October 1992/Standard C

Columns

Standard C

The Header <string.h>

P.J. Plauger

P. J. Plauger is senior editor of The C users Journal. He is secretary of the ANSI C standards committee, X3J11, and convenor of the ISO C standards committee, WG14. His latest books are The Standard C Library, published by Prentice-Hall, and ANSI and ISO Standard C (with Jim Brodie), published by Microsoft Press. You can reach him at pjp@plauger.com

Introduction
The functions declared in <string.h> form an important addition to Standard C. They support a long tradition of using C to manipulate text as arrays of characters. Several other languages better integrate the manipulation of text strings, SNOBOL being a prime example. All that C incorporates in the language proper is the notation for null-terminated string literals such as "abc". The Standard C library provides all the important functionality. These functions manipulate three forms of strings:

Functions whose names begin with mem manipulate sequences of arbitrary characters. One argument (s) points to the start of the string — the lowest subscripted element. Another (n) counts the number of elements.

Functions whose names begin with strn manipulate sequences of non-null characters. The arguments s and n are the same as above. The string ends just before the element s[n] or with the lowest value of i for which s[i] is zero ('\0'), whichever defines a shorter sequence.

All other functions whose names begin with str manipulate null-terminated sequences of characters.
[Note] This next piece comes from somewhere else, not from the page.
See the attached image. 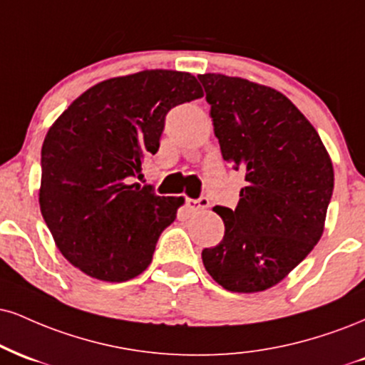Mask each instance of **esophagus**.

These functions use only the argument s to determine the start of the string. Each group has its distinct uses, as you might expect.
What you might not expect are several design lapses in these functions. The functions declared in <string.h> are not the result of a concerted design effort. Rather, they represent the accretion of contributions made by various authors over a span of years. By the time the C standardization effort began, it was too late to "fix" them. Too many programs had definite notions of how the functions should behave. Some of the problems are:

Many of the functions that search, return a null pointer when the search fails. You have to capture the return value and test it before you can safely use it further. A pointer to the end of the string is just as good a failure code and much more usable in expressions.

The functions that copy, return a pointer to the start of the destination area. That is sometimes useful in a larger expression, but the address of the end of the copy is more informative. You can perform multiple copies more effectively with the latter return value than with the former.

The names of some functions are mysterious. strcspn and strpbrk, for example, do not loudly proclaim what they do.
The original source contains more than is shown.